Modulation of the proteoglycan receptor PTPσ promotes recovery after spinal cord injury

Regeneration and plasticity after spinal cord injury are limited by inhibitory proteoglycans; here, modulation of a receptor for proteoglycans in rats is shown to lead to functional recovery after injury. Functional recovery following severe spinal cord injury is often modest due to inhibited neural and axonal regeneration at the scar location. Glia-produced extracellular matrix components may be responsible for this reduced regeneration potential. Using an in vitro model of the inhibitory extracellular matrix that forms after spinal cord injury, Jerry Silver and colleagues identify a component on axons — protein tyrosine phosphatase σ (PTPσ) — that permanently adheres axonal growth cones to these inhibitory extracellular matrix molecules, rendering the axons unable to regrow. In rodent model studies, a peptide mimic of PTPσ can block the proteoglycan sites in the matrix, allowing axons to pass through the injured area and regrow, leading to functional recovery in both the locomotor and urinary systems.

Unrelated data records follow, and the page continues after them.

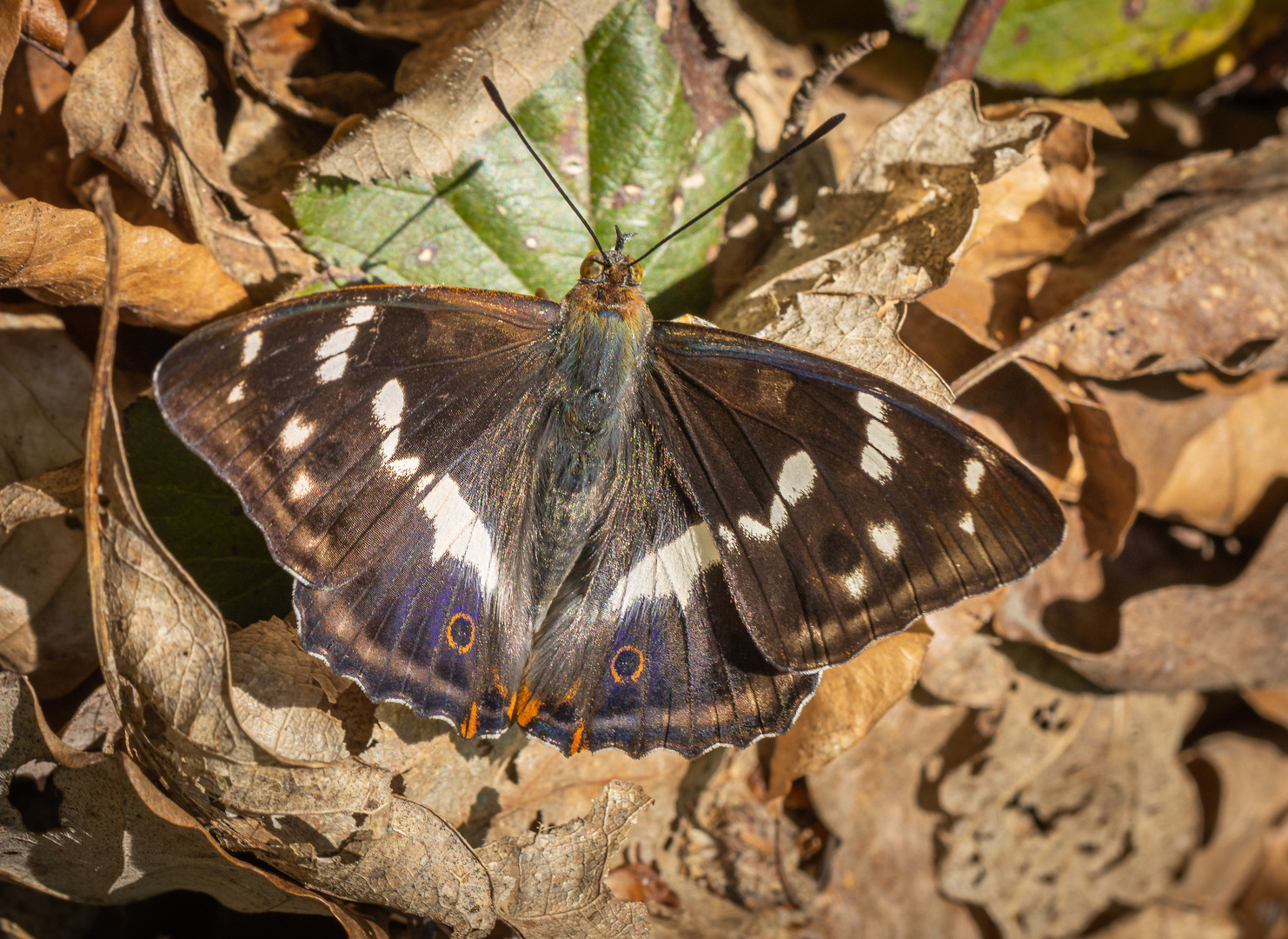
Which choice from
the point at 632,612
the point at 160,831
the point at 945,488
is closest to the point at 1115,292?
the point at 945,488

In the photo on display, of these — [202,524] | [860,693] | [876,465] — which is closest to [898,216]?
[876,465]

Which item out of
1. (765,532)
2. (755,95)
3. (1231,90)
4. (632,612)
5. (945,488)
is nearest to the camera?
(945,488)

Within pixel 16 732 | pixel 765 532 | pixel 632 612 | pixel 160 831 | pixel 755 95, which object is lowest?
pixel 160 831

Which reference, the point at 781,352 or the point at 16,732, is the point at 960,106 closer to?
the point at 781,352

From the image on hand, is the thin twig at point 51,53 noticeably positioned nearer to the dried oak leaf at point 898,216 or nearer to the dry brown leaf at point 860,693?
the dried oak leaf at point 898,216

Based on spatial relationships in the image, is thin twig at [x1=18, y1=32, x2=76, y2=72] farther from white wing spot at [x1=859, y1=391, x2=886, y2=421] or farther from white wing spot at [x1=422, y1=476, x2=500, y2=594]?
white wing spot at [x1=859, y1=391, x2=886, y2=421]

Contusive spinal cord injury leads to a variety of disabilities owing to limited neuronal regeneration and functional plasticity. It is well established that an upregulation of glial-derived chondroitin sulphate proteoglycans (CSPGs) within the glial scar and perineuronal net creates a barrier to axonal regrowth and sprouting1,2,3,4,5. Protein tyrosine phosphatase σ (PTPσ), along with its sister phosphatase leukocyte common antigen-related (LAR) and the nogo receptors 1 and 3 (NgR), have recently been identified as receptors for the inhibitory glycosylated side chains of CSPGs6,7,8. Here we find in rats that PTPσ has a critical role in converting growth cones into a dystrophic state by tightly stabilizing them within CSPG-rich substrates. We generated a membrane-permeable peptide mimetic of the PTPσ wedge domain that binds to PTPσ and relieves CSPG-mediated inhibition. Systemic delivery of this peptide over weeks restored substantial serotonergic innervation to the spinal cord below the level of injury and facilitated functional recovery of both locomotor and urinary systems. Our results add a new layer of understanding to the critical role of PTPσ in mediating the growth-inhibited state of neurons due to CSPGs within the injured adult spinal cord.